==== PROVIDED RECORDS ====

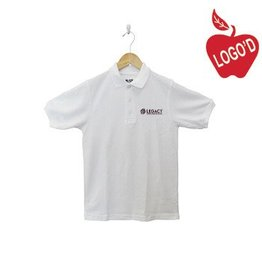 K12 Gear White Short Sleeve Pique Polo #6338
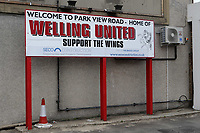General view of the entrance to Welling United FC during Welling United vs Charlton Athletic, Friendly Match Football at the Park View Road Ground on 13th July 2019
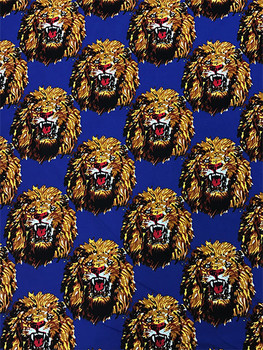 Feni Fabric # 3 Lion Head- Royal Blue ($11 per yard)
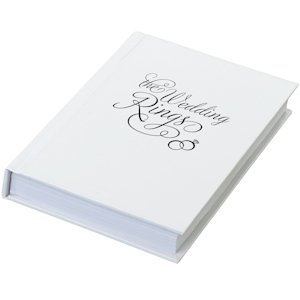 The Wedding Ring Book Box image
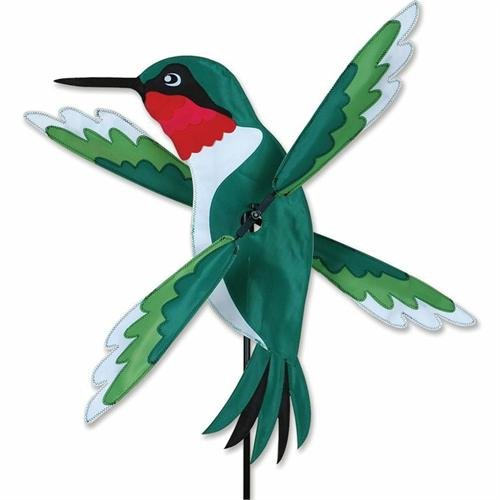 Hummingbird Spinner by Premier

====

## [TASK DIRECTIONS]
Line by line, transcribe the records exactly, omitting the images.

## [ANSWER TO THE EXERCISE]
 K12 Gear White Short Sleeve Pique Polo #6338
General view of the entrance to Welling United FC during Welling United vs Charlton Athletic, Friendly Match Football at the Park View Road Ground on 13th July 2019
 Feni Fabric # 3 Lion Head- Royal Blue ($11 per yard)
 The Wedding Ring Book Box image
 Hummingbird Spinner by Premier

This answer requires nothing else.